Best known to New Yorkers is “Prometheus” at the Rockefeller Plaza skating rink and beloved of children are the bronze gates of the Bronx Zoo, gay and humorous with many animals from “the sad absurdity of Apes” to the “amusing pomp and solemnity of the Ibis, the Crane and the Heron.” Other masterpieces are the Morgan Tablet, Young Lincoln, the Celestial Sphere, Girl and Gazelles, Centaur and Dryad. There is also the Soldiers Monument at Thiaucourt in France, and, in collaboration with Centurion architect Eric Gugler, the American War Memorial at Anzio.
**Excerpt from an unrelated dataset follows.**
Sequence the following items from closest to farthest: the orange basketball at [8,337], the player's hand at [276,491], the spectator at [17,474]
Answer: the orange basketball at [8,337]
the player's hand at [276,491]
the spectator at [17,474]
Paul left us after being more than half his life in The Century. He went painlessly and in the midst of his work. There is grief at his going, but he has given us so much of himself and of enduring beauty that we can never quite say, “Addio.”
Roger Burlingame
1967 Century Association Yearbook
Manship was a prominent American sculptor who began his studies at the St. Paul School of Art. From there he went to the Pennsylvania Academy of Fine Arts, before enrolling in the Art Students League of New York. From 1905 to 1907 he served as an assistant to sculptor Solon Borglum. In 1909, he won the highly sought-after Prix de Rome and attended the American Academy in Rome for three years. Manship was one of the first artists to become aware of the vast scope of art history being newly excavated and became intensely interested in Egyptian and pre-classical Greek sculpture.
When he returned to America from his European sojourn, Manship found that his refined style of simplified line and detail was attractive to both modernists and conservatives. He produced over 700 works in his career including creating statues and busts of Theodore Roosevelt, Samuel Osgood, John D. Rockefeller, Gifford Beal and Henry L. Stimson. Manship was very adept at low relief and used these skills to produce a large number of coins and medals, one being the John F. Kennedy inaugural medal. He was chosen by the American Battle Monuments Commission to create monuments following both World Wars. Probably his most well-known work is the Prometheus statue in Rockefeller Center, though for Centurions, his most famous creation is the Manship Bowl. This came about one New Year’s Eve in the 20’s when Ingalls Kimball raised up an ugly ceramic bowl and smashed it on the Art Gallery floor. He then turned to Manship and said, “Now, Paul, you will make us a bowl worthy of the Century.” Manship was also father of artist and sculptor John Paul Manship.
Manship served on the board of the Smithsonian American Art Museum and chaired the board. In 2004 the Smithsonian mounted a retrospective of his career.